Can the inequality $\frac{a+b}{c} + \frac{b+c}{a} + \frac{c+a}{b} \geq 6$ be proved with differentiation?

Question

$$\frac{a+b}{c} + \frac{b+c}{a} + \frac{c+a}{b} \geq 6,\quad \text{with}\quad a,b,c > 0$$

I could do it with letting $x=\frac{a}{b}$, $y=\frac{b}{c}$, $z=\frac{c}{a}$, but I wonder if it is solvable somehow with differentiation.

Answer 1

Consider you that you look for the minimum of function $$\Phi=\frac{a+b}{c} + \frac{b+c}{a} + \frac{c+a}{b} \tag 1$$ Compute the partial derivatives $$\frac{\partial\Phi}{da}=-\frac{b+c}{a^2}+\frac{1}{b}+\frac{1}{c}\tag 2$$ $$\frac{\partial\Phi}{db}=-\frac{a+c}{b^2}+\frac{1}{a}+\frac{1}{c}\tag 3$$ $$\frac{\partial\Phi}{dc}=-\frac{a+b}{c^2}+\frac{1}{a}+\frac{1}{b}\tag 4$$ and say that all of them are equal to $0$.

From $(2)$ solve the quadratic for $b$. The two roots are $$b_1=\frac {a^2} c\qquad \text{and}\qquad b_2=-c\implies b=\frac {a^2} c$$ since $a,b,c$ are positive.

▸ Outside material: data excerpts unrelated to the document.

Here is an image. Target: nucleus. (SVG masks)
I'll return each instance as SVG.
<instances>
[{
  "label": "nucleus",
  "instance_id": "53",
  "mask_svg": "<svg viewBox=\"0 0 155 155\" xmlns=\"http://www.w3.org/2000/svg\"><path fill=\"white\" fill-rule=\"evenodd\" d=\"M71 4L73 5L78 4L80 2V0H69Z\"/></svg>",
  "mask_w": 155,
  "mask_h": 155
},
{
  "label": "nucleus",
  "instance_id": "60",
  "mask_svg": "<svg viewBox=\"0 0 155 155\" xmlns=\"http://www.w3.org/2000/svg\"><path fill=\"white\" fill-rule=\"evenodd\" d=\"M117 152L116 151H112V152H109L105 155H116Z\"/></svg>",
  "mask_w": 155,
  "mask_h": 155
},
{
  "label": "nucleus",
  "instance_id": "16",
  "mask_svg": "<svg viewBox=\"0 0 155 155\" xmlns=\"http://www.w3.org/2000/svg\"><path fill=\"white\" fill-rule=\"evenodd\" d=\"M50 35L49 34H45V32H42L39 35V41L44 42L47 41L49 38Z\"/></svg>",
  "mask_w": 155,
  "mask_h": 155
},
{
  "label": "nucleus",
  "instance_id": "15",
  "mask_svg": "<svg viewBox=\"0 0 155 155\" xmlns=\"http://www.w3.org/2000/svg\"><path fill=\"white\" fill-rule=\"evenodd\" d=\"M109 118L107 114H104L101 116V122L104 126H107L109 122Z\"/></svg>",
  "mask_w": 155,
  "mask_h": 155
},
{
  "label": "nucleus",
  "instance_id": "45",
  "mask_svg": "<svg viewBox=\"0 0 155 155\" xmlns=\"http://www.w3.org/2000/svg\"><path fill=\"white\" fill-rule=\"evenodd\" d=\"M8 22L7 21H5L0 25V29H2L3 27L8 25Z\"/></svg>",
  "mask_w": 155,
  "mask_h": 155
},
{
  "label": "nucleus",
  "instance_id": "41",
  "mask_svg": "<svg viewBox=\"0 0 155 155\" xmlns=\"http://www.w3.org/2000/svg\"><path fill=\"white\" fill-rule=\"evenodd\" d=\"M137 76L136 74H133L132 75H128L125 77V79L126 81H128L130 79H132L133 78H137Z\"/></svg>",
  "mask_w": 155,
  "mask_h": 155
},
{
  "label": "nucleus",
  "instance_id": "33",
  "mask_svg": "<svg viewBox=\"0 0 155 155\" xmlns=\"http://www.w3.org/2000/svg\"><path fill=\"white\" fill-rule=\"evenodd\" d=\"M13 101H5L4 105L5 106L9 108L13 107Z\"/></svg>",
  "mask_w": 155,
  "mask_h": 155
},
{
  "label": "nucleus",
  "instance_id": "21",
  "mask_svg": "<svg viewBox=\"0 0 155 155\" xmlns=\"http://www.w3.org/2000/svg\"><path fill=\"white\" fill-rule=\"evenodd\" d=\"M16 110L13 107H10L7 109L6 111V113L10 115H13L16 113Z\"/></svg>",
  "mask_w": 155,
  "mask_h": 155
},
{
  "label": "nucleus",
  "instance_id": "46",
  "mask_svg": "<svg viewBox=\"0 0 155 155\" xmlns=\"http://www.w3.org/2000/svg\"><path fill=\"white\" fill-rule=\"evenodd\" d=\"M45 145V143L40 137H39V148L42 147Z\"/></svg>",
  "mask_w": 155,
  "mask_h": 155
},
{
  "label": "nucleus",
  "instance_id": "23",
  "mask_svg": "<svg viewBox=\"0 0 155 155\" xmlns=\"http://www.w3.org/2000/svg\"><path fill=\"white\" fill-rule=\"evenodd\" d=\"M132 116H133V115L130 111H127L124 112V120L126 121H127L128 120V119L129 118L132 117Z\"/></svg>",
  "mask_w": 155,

Plug $b=\frac {a^2} c$ in $(3)$ to get $$\frac{(a+c) \left(a^3-c^3\right)}{a^4 c}=0\implies c=a\implies b=c=a$$ Plug in $(4)$ to get $0=0$.

Replace in $(1)$ and get $6$.

Answer 2

By AM-GM for positive variables: $$\sum_{cyc}\frac{b+c}{a}\geq2\sum_{cyc}\frac{\sqrt{bc}}{a}\geq6\sqrt[3]{\prod_{cyc}\frac{\sqrt{bc}}{a}}=6.$$

AM-GM it's the Jensen inequality for $f(x)=\ln{x}$ because $f''(x)=-\frac{1}{x^2}<0$.

Answer 3

It can be done by differentiation but it is much easier to use $x^2 \geq 0$.

Assuming $a,b,c $ are positive \begin{eqnarray*} a(b-c)^2+b(c-a)^2+c(a-b)^2 \geq 0 \\ \end{eqnarray*} Expand these out \begin{eqnarray*} ab(a+b)+bc(b+c)+ca(c+a) \geq 6abc \\ \end{eqnarray*} Now divide by $abc$.

Answer 4

This is a standard example: it's equivalent to $$(a+b+c)\left(\frac1a+\frac1b+\frac1c\right)\ge9$$ which is AM/HM or Cauchy-Schwarz (provided all $a$, $b$, $c$ are non-negative).

Answer 5

Yes, you can do it by differentiation too. In your terms, the LHS becomes $$ x+\frac{1}{x}+y+\frac{1}{y}+z+\frac{1}{z}. $$ By differentiation, you can show that $$ t+\frac{1}{t}\ge 2,\quad t>0. $$ It gives the result.